Ah ! pauvres moralistes, que faisons-nous ? nous nous préoccupons des destinées des riches et des heureux, et nous laissons là, dans leur douleur, ceux qui travaillent et ceux qui pleurent. N’y a-t-il donc pas une éducation pour la misère comme pour la prospérité ? et cette éducation n’est-elle pas grande et sainte ? Quelle éducation fut jamais plus sociale et plus céleste que celle qui a pour objet, non-seulement d’améliorer, mais de consoler le peuple ? Le peuple, c’est le fonds de toute société humaine. C’est donc à lui que doivent aller les vœux de réforme morale. Et aussi le christianisme a commencé par le peuple : ainsi se manifestaient la grandeur de sa mission et l’universalité de sa bienfaisance.

Données extraites d'un jeu de données
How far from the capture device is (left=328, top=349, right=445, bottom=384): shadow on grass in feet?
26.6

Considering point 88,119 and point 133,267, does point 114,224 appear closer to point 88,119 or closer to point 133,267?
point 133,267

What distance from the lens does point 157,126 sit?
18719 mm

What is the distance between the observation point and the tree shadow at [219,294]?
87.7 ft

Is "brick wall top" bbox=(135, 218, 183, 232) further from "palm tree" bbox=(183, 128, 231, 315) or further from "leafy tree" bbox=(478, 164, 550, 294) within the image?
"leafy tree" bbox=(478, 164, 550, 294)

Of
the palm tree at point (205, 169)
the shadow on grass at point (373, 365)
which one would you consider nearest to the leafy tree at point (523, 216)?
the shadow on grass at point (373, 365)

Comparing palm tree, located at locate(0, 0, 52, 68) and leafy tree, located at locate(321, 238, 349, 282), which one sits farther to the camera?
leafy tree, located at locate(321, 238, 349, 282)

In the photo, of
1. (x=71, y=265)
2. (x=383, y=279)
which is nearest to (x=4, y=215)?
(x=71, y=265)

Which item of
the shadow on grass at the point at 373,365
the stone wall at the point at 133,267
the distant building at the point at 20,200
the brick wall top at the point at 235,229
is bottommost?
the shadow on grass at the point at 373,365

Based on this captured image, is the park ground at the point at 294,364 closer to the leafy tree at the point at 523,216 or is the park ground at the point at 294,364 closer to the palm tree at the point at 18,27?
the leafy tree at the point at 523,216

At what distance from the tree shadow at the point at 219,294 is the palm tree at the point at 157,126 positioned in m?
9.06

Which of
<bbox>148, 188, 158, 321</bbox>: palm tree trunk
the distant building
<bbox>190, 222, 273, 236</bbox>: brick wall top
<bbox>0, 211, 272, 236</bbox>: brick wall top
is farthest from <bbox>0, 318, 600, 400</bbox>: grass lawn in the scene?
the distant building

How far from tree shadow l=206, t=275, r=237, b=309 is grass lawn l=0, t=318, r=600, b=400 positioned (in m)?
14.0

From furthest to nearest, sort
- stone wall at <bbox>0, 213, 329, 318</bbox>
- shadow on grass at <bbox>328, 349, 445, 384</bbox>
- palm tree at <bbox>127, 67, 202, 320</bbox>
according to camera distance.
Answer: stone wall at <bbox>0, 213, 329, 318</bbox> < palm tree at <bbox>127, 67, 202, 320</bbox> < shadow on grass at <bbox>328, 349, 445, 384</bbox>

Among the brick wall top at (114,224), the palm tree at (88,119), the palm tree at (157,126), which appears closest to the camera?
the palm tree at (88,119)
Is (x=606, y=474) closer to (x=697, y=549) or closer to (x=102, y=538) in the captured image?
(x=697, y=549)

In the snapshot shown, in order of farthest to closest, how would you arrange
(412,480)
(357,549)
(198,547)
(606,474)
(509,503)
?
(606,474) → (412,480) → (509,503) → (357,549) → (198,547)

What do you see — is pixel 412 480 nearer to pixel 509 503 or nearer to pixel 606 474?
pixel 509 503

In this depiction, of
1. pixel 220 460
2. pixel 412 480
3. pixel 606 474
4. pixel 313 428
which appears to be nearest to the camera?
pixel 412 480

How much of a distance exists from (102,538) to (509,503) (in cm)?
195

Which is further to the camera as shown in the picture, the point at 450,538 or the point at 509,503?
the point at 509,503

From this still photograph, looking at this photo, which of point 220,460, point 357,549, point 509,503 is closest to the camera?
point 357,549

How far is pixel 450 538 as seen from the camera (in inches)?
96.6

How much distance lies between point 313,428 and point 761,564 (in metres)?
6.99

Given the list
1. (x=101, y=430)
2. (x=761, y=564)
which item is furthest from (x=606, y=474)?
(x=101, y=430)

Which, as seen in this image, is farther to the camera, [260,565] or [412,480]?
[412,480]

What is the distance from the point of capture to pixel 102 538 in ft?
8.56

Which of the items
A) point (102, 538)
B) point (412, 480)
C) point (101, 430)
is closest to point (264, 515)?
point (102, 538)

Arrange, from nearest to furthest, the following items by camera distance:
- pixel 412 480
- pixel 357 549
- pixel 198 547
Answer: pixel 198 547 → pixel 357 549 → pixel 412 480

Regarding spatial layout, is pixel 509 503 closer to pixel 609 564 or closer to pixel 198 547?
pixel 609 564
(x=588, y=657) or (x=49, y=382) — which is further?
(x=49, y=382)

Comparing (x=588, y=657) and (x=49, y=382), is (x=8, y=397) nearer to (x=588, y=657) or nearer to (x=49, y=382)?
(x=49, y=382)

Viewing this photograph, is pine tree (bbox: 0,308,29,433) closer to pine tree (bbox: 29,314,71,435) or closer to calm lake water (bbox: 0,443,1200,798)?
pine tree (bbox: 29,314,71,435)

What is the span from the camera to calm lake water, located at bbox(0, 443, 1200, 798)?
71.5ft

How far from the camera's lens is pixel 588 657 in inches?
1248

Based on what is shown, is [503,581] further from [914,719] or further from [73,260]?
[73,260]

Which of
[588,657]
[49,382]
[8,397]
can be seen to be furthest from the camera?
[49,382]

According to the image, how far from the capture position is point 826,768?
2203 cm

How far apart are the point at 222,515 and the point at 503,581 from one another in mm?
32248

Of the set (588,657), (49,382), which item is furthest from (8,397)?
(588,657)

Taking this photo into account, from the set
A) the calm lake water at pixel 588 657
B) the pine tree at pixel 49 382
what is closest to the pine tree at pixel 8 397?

-- Consigne --
Mets à jour le passage du texte allant de "Ah ! pauvres moralistes, que" à "de sa bienfaisance." en y remplaçant "éducation" par "instruction".

-- Réponse --
Ah ! pauvres moralistes, que faisons-nous ? nous nous préoccupons des destinées des riches et des heureux, et nous laissons là, dans leur douleur, ceux qui travaillent et ceux qui pleurent. N’y a-t-il donc pas une instruction pour la misère comme pour la prospérité ? et cette instruction n’est-elle pas grande et sainte ? Quelle instruction fut jamais plus sociale et plus céleste que celle qui a pour objet, non-seulement d’améliorer, mais de consoler le peuple ? Le peuple, c’est le fonds de toute société humaine. C’est donc à lui que doivent aller les vœux de réforme morale. Et aussi le christianisme a commencé par le peuple : ainsi se manifestaient la grandeur de sa mission et l’universalité de sa bienfaisance.